Detroit, history and pizza are very near and dear volume, so when i heard this story of a pizzeria owner in detroit inventing the kevlar vest after he got shot while on delivery, I couldn’t believe this hadn’t fallen under my radar before. It tickles me so much that I had to bring it to you, dear reader.
In 1969, former U.S. Marine Richard Davis delivered two large pepperoni and ham pizzas to his 7 Mile shop in Detroit. He had an idea it was ordered by the same guys who stole his fiancée a few weeks before, because they had placed the same pizza order.
Now, a normal person just wouldn’t deliver the pizzas. It’s not like they paid for them through an app or anything. But that’s the principle of the thing. You don’t just rob a small business owner’s fiancée and then have the stupid idea to repeat the exact same crime. Someone has to take a stand.
And that’s what Davis did; instead of ignoring the order, he delivered the pizzas to the crooks, plus several hot pellets from his .22 revolver. From Washington Post:
The streetwise Davis braced for an assault, but his body was unprepared for the two bullets that pinned him seconds later, one looking at his head just below the frame of his glasses and the other sinking into the back of his leg.
Rather than fall to the ground, Davis managed to injure two of his three forwards. “Thank goodness for the ‘Saturday Night Special,'” he said, referring to the small, inexpensive handgun used by his attackers. “I got hit twice, but got four hits, so I won the game on runs, I guess.”
When his pizzeria burned down weeks later, he found himself jobless, recovering from gunshot wounds and almost penniless.

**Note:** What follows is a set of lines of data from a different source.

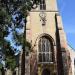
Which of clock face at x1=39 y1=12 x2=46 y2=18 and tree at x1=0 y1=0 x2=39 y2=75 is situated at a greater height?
clock face at x1=39 y1=12 x2=46 y2=18

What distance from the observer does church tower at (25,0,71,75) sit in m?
31.3

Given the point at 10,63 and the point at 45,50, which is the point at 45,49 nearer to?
the point at 45,50

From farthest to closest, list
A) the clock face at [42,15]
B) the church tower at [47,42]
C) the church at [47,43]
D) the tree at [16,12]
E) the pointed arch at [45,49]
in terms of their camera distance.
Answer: the clock face at [42,15], the pointed arch at [45,49], the church tower at [47,42], the church at [47,43], the tree at [16,12]

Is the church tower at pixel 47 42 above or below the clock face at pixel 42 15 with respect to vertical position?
below

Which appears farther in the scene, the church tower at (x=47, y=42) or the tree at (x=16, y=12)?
the church tower at (x=47, y=42)

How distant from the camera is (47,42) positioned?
33.2m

Yeah… it will happen when you try to apply your own brand of righteousness. Broken down and out of work, Davis got his hands on a roll of ballistic nylon recently developed by Michigan-based DuPont Co. Labs. He made an ultra-lightweight bulletproof material and completed several tests. He aroused no interest from law enforcement, yet. He realized he needed a gadget. Enough to prove that it worked spectacularly. From the post office :
So Davis arranged in 1972 to film his first live product demonstration with an 8mm camera near the small town of Walled Lake, Michigan.
“I told the cops there I was going to do this in the middle of a field somewhere – just to prove it works – with no ambulance nearby,” Davis said.

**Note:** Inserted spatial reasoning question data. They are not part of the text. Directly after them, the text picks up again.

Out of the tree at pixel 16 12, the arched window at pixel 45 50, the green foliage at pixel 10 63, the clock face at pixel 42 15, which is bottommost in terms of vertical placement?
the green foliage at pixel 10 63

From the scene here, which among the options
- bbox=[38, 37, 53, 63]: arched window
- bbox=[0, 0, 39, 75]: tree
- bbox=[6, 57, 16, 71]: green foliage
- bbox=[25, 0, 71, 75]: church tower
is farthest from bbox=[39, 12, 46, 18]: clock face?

Wearing one of his own creations, he knelt in the grass and turned a gun to his chest, cocked the hammer and pulled the trigger with his thumb. “I did, and it worked.”
He even filmed it for his own promotional material. Please note that this video features footage of Davis shooting himself. and might bother some readers:
Davis’ Kevlar vests have become a huge hit, and similar designs are still worn by law enforcement around the world. However, Second Chance as a company does not survive to this day. It was wound up in 2004 amid a scandal involving false claims about faulty Zylon body armor sold to federal and state agencies. In 2018, Davis settled with the federal government for just over $1.5 million.
Despite the company’s decline, Second Chance vests have claimed to have saved over 800 “documented” lives since the vest’s invention in the early 2000s. It may have saved more. What makes you wonder: WWhat else can pizza do?